- 元の文章
##############################
イギリスが主催する多国間共同訓練「ジョイント・ウォリアー」を前に、アメリカ海兵隊のF-35Bが10機、イギリス東部にあるマーラム空軍基地に到着しました。10機のF-35Bは共同訓練期間中、イギリス空軍第617飛行隊のF-35Bとともに、イギリス海軍の空母クイーン・エリザベスで運用される予定です。
多国間共同訓練「ジョイント・ウォリアー」は、毎年秋にイギリスが主催して実施される多国籍共同訓練。NATO加盟国を中心とした14か国が、2週間の日程で空挺作戦や上陸(水陸両用)作戦など、複合的なシナリオで訓練を行います。
イギリスへやってきたのは、アリゾナ州ユマ海兵隊航空基地のVMFA-211。アメリカ大陸を横断し、さらに大西洋を越えてマーラム空軍基地に到着したのは、もう夕暮れ時でした。
##############################
- 抜粋データ
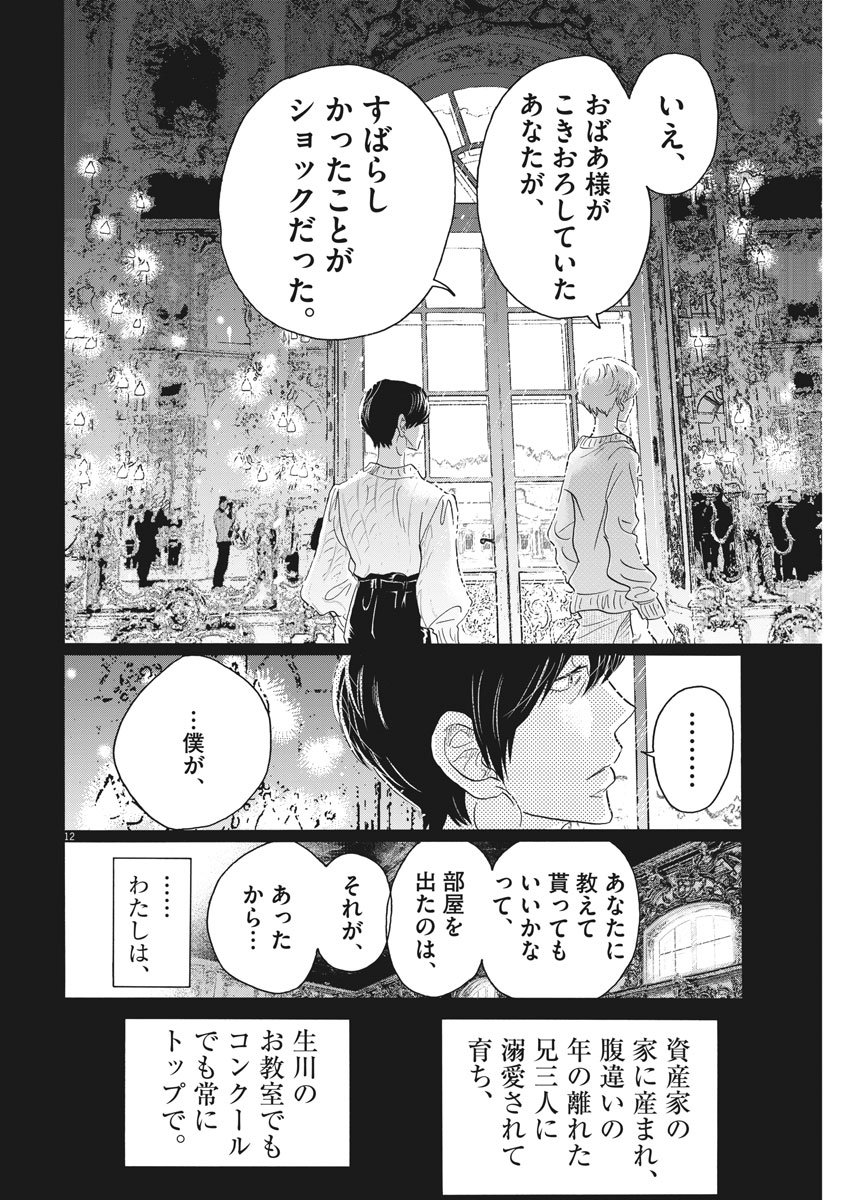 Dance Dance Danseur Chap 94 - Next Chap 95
##############################
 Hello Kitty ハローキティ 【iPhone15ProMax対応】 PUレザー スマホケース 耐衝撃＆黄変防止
##############################
- やること
F-35Bのイギリス到着を伝える文章を、最後の文の後から書き継いでください。 リストは文章とは別の資料です。

- 回答
アメリカのF-35Bを迎えたマーラム空軍基地司令官、ジム・ベック大佐は「初のマーラム基地訪問となったVMFA-211の皆さんを歓迎するとともに、これから一緒に空母クイーン・エリザベスで任務に当たることを楽しみにしています」とのコメントを発表しています。
これに先立つ8月下旬、欧州アフリカ海兵隊司令官のスティーブン・ニアリー少将は、ポーツマス港の空母クイーン・エリザベスを訪問。VMFA-211がお世話になる艦の様子を視察し、ともに活動するイギリス海兵隊総司令官のマット・ホルムズ少将と懇談しています。
ニアリー少将は「今度の展開は、アメリカ海兵隊があらゆる場所で活動している、ということを如実に示すものです。アメリカ海兵隊はイギリス海軍、イギリス海兵隊と長年にわたって特別な関係を築いてきており、空母クイーン・エリザベスでの活動は、その関係をさらに発展させる機会となるでしょう」とコメントし、イギリスのF-35Bとともに空母クイーン・エリザベスでの任務に期待を寄せています。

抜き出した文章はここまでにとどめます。